注:如果術語是4個或更多字符(5000,16400,K5125,...等)的頂部結果是更好的,並且通常完全匹配是第一個。
某些調試結果:
<lst name="debug">
<str name="rawquerystring">(PartNumber:101)^2.0 OR (101)</str><str name="querystring">(PartNumber:101)^2.0 OR (101)</str>
<str name="parsedquery">PhraseQuery(PartNumber:"1 10 101"^2.0) PhraseQuery(text:"1 10 101")</str>
<str name="parsedquery_toString">PartNumber:"1 10 101"^2.0 text:"1 10 101"</str><lst name="explain">
<str name="40541432">
6.7604995 = (MATCH) sum of:
5.1748066 = (MATCH) weight(PartNumber:"1 10 101"^2.0 in 492450) [DefaultSimilarity], result of:
5.1748066 = score(doc=492450,freq=1.0 = phraseFreq=1.0
), product of:
0.91124594 = queryWeight, product of:
2.0 = boost
11.357651 = idf(), sum of:
1.5469646 = idf(docFreq=797168, maxDocs=1377508)

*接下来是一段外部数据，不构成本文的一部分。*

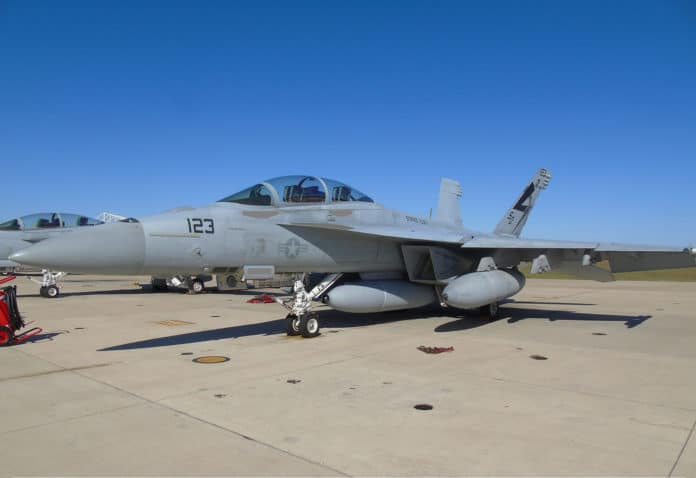 An F/A-18 Super Hornet equipped with a Block II Infrared Search and Track prepares for its first flight with the long-range sensor.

3.6602204 = idf(docFreq=96332, maxDocs=1377508)
6.1504664 = idf(docFreq=7984, maxDocs=1377508)
0.040115952 = queryNorm
5.6788254 = fieldWeight in 492450, product of:
1.0 = tf(freq=1.0), with freq of:
1.0 = phraseFreq=1.0
11.357651 = idf(), sum of:
1.5469646 = idf(docFreq=797168, maxDocs=1377508)
3.6602204 = idf(docFreq=96332, maxDocs=1377508)
6.1504664 = idf(docFreq=7984, maxDocs=1377508)
0.5 = fieldNorm(doc=492450)
1.5856929 = (MATCH) weight(text:"1 10 101" in 492450) [DefaultSimilarity], result of:
1.5856929 = score(doc=492450,freq=4.0 = phraseFreq=4.0
), product of:
0.4118627 = queryWeight, product of:
10.266806 = idf(), sum of:
1.407141 = idf(docFreq=916800, maxDocs=1377508)
3.1487658 = idf(docFreq=160655, maxDocs=1377508)
5.7108994 = idf(docFreq=12392, maxDocs=1377508)
0.040115952 = queryNorm
3.850052 = fieldWeight in 492450, product of:
2.0 = tf(freq=4.0), with freq of:
4.0 = phraseFreq=4.0
10.266806 = idf(), sum of:
1.407141 = idf(docFreq=916800, maxDocs=1377508)
3.1487658 = idf(docFreq=160655, maxDocs=1377508)
5.7108994 = idf(docFreq=12392, maxDocs=1377508)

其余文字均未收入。